Fathers and Sons
by Ivan Sergeevich Turgenev
"The Weather Man"
It's winter in Chicago when this tale of success battered by emotional headwinds takes form. But it's not the mini ice floes out on the lake that are the coldest elements. That honor goes to director Gore Verbinski and screenwriter Steven Conrad who are hell bent on getting us to throw our Halcion away so they can bring us down with their film. This study in guaranteed depression deserves all the boxoffice frost it's likely to get.
David Spritz (Nicolas Cage) delivers the weather forecast as well as the best of them. He's got the jet stream patter down and delivers it with control and flair, selling his dew points and pressure systems. His success explains why he's invited by the national network for a chance to work on "Hello America" at New York headquarters with Bryant Gumbel (who plays himself).
Control, however, stops there. The minute he emerges from the comfort zone of the green screen panel, he's a poster child for profound depression and a virtual black hole attracting personal disaster. This character is a planet that sees little light, and you have to wonder what the writers saw in it.
But, as much as David can't get a handle on his own purpose in life, and as much as he can't live up to the expectations of a Pulitzer Prize-winning father Robert (Michael Caine) (who constantly confirms his disappointment in his son's attainments), David bends over backwards to demonstrate love and devotion for his own kids, chubby Shelly (Gemmenne de la Pena) and vulnerable teenage son Mike (Nicholas Hoult). They are his family, now living in his ex-beautiful brick home with his icy ex-wife Noreen (Hope Davis).

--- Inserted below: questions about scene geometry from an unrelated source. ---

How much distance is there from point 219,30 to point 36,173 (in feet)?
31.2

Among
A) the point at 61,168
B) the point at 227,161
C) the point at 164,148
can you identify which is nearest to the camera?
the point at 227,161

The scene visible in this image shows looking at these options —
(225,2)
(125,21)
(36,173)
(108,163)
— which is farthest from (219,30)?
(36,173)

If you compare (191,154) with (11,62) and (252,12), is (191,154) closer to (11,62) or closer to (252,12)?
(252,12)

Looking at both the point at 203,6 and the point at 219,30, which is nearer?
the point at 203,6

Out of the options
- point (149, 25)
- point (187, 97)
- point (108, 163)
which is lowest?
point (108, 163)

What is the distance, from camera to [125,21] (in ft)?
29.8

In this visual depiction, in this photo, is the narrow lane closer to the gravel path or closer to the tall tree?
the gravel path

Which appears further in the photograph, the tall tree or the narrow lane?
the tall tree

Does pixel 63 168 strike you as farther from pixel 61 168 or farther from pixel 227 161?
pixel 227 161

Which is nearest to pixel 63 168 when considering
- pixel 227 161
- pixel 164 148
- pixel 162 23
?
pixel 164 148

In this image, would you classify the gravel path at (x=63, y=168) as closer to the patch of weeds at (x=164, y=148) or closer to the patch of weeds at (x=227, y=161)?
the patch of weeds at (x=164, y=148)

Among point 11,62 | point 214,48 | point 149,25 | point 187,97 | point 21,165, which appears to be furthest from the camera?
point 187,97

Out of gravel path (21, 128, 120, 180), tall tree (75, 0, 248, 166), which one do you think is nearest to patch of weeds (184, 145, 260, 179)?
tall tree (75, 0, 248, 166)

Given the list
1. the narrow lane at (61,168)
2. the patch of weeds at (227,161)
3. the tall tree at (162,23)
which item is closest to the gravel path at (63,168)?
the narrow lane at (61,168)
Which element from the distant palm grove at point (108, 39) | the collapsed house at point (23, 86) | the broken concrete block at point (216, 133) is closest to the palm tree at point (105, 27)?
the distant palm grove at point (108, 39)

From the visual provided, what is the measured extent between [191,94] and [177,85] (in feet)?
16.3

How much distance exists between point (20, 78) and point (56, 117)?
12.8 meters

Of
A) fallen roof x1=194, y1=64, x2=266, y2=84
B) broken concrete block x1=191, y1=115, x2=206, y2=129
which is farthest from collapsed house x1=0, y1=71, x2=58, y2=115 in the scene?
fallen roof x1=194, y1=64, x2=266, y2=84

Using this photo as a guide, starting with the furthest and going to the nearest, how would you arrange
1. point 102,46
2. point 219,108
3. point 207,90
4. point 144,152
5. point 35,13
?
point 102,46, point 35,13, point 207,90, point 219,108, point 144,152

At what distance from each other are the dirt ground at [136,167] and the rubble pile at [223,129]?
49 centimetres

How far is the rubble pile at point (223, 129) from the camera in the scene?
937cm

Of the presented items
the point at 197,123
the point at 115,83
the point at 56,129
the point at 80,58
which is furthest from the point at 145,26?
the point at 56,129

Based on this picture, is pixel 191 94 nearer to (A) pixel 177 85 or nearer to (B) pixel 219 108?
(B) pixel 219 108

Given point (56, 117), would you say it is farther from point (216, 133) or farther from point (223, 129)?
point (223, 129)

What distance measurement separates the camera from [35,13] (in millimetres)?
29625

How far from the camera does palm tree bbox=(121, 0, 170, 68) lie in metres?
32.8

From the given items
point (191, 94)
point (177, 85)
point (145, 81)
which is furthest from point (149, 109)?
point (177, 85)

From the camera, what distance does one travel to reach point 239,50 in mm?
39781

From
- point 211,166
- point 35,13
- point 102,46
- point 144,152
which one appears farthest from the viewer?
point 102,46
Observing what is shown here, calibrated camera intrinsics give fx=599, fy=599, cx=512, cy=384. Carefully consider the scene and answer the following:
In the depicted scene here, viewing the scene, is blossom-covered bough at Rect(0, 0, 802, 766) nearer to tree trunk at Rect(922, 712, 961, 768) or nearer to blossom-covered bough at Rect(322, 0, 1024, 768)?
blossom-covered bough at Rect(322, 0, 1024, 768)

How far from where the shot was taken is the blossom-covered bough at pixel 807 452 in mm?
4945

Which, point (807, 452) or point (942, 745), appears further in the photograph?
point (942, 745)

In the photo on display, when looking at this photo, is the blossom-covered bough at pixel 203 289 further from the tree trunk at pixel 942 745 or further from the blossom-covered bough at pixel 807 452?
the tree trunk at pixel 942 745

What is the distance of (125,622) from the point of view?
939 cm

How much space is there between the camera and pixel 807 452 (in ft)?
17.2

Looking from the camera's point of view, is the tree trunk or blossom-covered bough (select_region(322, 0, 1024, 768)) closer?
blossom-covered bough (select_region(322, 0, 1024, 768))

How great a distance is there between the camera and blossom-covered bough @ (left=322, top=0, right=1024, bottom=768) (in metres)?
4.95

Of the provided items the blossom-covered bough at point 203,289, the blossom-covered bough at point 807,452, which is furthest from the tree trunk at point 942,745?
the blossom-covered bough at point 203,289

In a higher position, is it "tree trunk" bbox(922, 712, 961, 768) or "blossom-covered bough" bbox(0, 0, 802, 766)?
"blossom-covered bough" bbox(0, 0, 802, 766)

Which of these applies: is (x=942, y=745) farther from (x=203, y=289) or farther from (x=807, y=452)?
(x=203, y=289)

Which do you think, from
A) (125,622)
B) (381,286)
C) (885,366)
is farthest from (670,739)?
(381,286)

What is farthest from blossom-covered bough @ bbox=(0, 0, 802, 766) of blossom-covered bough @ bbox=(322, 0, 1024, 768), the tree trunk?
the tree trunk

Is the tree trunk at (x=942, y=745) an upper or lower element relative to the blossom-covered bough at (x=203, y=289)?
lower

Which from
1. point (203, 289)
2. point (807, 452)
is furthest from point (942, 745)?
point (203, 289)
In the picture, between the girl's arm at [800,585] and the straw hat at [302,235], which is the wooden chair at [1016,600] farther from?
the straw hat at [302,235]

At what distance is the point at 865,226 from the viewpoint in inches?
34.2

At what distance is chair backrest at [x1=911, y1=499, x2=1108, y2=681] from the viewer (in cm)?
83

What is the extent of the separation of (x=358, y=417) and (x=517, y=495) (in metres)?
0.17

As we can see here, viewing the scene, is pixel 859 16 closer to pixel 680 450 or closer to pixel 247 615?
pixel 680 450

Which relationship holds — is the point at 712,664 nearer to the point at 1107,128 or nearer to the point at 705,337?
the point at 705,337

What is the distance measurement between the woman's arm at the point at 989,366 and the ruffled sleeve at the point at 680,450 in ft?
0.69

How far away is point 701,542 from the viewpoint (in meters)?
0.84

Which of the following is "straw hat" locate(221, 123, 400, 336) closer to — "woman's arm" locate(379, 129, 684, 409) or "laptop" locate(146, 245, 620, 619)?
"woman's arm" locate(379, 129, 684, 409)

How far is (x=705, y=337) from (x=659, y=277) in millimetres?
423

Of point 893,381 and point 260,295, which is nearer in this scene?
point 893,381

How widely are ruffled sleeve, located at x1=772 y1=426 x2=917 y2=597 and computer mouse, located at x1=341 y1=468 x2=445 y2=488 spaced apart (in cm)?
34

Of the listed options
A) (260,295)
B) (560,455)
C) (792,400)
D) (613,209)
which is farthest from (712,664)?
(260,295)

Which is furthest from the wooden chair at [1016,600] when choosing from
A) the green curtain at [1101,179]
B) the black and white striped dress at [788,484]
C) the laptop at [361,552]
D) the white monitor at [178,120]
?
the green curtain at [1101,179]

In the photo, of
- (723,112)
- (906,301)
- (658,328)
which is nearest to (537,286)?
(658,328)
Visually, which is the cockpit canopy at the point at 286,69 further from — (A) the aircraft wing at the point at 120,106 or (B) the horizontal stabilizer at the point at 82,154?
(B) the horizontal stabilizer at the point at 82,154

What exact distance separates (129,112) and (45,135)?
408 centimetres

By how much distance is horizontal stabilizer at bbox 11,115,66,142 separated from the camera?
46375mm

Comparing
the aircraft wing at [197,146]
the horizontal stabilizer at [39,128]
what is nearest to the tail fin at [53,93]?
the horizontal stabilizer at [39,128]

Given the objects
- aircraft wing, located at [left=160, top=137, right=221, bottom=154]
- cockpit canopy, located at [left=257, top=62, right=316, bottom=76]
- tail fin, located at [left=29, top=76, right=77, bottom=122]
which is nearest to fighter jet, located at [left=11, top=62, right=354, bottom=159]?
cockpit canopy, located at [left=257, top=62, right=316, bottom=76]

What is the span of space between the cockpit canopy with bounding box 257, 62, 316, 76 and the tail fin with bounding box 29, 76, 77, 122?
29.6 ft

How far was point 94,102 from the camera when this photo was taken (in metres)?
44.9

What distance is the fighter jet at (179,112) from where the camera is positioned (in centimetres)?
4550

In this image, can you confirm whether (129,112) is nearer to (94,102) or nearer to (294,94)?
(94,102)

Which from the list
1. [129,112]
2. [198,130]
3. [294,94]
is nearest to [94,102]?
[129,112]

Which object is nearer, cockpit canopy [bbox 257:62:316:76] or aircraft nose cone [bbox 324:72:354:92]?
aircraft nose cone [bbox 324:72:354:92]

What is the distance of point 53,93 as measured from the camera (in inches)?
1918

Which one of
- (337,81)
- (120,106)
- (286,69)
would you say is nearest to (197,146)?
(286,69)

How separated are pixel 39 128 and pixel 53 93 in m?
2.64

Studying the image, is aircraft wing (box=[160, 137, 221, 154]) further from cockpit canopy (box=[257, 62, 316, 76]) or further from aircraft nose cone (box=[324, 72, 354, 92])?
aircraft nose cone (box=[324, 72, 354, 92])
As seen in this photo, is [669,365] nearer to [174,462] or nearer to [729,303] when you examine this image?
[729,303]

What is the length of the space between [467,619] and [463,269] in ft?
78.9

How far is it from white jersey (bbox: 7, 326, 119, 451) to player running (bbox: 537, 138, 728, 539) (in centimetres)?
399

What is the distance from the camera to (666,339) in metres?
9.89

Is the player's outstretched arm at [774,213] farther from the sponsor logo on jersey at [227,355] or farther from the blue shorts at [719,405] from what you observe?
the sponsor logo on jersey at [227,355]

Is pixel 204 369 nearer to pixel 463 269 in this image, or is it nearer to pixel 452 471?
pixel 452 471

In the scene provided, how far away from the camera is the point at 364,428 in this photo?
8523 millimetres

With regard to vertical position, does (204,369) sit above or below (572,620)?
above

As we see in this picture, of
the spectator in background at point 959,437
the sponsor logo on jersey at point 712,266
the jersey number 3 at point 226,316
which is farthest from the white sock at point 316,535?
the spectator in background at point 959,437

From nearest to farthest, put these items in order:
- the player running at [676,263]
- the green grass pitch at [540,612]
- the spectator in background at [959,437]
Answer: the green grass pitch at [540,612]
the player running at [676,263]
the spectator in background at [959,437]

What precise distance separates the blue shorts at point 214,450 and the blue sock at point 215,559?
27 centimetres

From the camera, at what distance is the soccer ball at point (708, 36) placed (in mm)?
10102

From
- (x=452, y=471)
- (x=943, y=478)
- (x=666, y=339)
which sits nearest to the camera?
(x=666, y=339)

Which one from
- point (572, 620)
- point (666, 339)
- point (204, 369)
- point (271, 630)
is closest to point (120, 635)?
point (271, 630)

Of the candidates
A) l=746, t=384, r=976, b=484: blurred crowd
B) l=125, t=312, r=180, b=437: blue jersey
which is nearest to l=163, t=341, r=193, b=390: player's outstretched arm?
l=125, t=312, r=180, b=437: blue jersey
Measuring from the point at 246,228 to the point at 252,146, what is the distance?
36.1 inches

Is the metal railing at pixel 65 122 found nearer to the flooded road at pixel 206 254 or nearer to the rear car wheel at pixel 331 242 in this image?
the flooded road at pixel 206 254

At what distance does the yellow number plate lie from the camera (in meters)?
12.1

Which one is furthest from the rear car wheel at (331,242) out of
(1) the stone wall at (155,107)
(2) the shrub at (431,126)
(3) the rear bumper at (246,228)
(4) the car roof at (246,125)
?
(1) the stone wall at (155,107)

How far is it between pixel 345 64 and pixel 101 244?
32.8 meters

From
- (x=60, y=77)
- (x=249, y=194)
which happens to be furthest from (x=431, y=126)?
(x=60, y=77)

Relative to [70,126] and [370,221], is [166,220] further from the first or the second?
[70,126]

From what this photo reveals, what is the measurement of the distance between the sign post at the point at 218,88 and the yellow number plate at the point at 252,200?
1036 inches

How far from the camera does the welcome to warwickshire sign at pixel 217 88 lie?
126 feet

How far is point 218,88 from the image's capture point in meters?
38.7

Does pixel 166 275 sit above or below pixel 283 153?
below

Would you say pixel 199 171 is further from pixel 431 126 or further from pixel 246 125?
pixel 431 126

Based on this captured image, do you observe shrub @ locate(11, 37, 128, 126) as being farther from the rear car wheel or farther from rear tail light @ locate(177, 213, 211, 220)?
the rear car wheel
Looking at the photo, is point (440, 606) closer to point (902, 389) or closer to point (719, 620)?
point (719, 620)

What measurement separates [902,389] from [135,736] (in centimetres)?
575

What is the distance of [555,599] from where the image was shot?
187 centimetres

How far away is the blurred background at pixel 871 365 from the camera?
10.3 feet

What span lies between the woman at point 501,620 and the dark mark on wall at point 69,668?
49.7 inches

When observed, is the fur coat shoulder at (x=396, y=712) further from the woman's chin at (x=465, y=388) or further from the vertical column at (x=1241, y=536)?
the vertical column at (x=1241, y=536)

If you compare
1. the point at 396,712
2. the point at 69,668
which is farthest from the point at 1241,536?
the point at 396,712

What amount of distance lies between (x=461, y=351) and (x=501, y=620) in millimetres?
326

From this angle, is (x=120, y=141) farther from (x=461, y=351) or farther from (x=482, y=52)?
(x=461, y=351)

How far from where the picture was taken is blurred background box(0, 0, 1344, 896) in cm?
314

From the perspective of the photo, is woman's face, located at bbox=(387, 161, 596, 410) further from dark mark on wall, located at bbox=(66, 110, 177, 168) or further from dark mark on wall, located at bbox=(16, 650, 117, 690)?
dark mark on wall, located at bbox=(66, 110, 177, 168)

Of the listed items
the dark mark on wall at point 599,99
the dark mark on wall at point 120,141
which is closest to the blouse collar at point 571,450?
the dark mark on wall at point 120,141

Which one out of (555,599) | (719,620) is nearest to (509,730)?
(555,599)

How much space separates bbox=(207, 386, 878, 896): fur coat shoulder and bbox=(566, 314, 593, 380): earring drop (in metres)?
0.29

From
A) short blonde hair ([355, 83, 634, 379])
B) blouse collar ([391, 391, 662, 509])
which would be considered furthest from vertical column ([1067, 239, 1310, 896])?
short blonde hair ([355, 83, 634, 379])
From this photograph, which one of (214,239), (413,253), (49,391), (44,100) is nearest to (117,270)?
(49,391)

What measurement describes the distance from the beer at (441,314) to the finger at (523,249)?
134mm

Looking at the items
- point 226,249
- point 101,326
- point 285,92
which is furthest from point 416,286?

David does the bachelor thing in a spare but well appointed apartment between bizarre collisions with Noreen. He takes Shelly out everywhere he can think of in a fatherly attempt to light a spark in her pathetically passive range of interest. He chooses archery as a possible activity for her, and winds up a decent archer himself while Shelly never gets the hang of it and cares less. His paternal attentiveness has a lot to do with wanting Noreen to give their marriage another chance, but that's like asking the North Pole to grow a palm tree. There's nothing in this movie that's going to thaw.
Are we supposed to feel sorry for a guy knocking down a decent TV salary that could go astronomical at the network level? The concept is clouded. It doesn't take a psych degree to understand that David's functional inabilities stem from dad's crippling lack of approval. As strange and difficult to understand or warm up to as David is, Robert, his father, is Jack Frost. This guy makes glum inexpressiveness an art form, a numbing, unemotional greyness who remains chillingly silent until he gets his own gloomy news. But we shouldn't blame Michael Caine -- he didn't write this stuff.
Humor pervades this portrait of a weatherman as a hopeless wreck with abnormal behavioral ways, though it's the humor of being humorless that Cage & Co. are counting on. When they try to be funny, it worsens. Drive-by vandals recognizing their celebrity weather guy on the street nail him with sodas, smoothies, and half-eaten fast food. Though this is based on an actual incident, it's not only unfunny and awkward, but as overdone as most slapstick is, never rising to become a good running gag.
The cinematography by Phedon Papamichael outshines the thematic overcast in every frame but artistic technical work can't sweeten an acrimonious story climate. What's to be found here is a form of relentless melancholia that we generally associate with the Russian Gulag, and there's little warmth to be extracted from it. The metaphor that's being attempted is harshly served by winds of exaggeration. Bring your overcoat.